### WHAT TO PRODUCE
Within the data below, copy each line where the string "doing" is found.
── DATA FOR THIS TASK
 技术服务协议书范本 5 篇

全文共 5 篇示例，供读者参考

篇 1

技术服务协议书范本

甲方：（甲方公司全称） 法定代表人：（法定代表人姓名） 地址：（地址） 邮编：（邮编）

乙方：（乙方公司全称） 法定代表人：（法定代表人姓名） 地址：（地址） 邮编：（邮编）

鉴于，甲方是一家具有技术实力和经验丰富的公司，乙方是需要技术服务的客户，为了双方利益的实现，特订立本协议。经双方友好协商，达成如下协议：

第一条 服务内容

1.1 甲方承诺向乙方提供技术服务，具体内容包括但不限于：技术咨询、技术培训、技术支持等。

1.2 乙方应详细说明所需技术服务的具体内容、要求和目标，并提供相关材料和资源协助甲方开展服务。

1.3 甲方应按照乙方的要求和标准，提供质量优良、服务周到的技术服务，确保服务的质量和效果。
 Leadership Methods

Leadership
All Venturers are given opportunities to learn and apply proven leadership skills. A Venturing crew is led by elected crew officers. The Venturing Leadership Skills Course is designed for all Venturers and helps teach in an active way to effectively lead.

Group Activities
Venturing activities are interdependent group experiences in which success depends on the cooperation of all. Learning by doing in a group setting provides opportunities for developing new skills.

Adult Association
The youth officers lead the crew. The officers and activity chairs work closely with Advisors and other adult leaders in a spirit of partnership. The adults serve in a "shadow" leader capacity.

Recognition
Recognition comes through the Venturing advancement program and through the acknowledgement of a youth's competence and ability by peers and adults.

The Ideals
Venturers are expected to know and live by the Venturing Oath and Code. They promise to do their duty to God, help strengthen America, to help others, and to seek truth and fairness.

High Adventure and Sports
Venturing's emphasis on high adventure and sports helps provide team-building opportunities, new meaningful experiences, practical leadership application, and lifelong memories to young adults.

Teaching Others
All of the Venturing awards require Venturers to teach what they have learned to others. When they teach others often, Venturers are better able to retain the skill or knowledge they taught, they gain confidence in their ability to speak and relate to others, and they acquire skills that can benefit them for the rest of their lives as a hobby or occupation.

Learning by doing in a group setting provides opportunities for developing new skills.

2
────
### RESULT OF THIS EXERCISE
Venturing activities are interdependent group experiences in which success depends on the cooperation of all. Learning by doing in a group setting provides opportunities for developing new skills.
Learning by doing in a group setting provides opportunities for developing new skills.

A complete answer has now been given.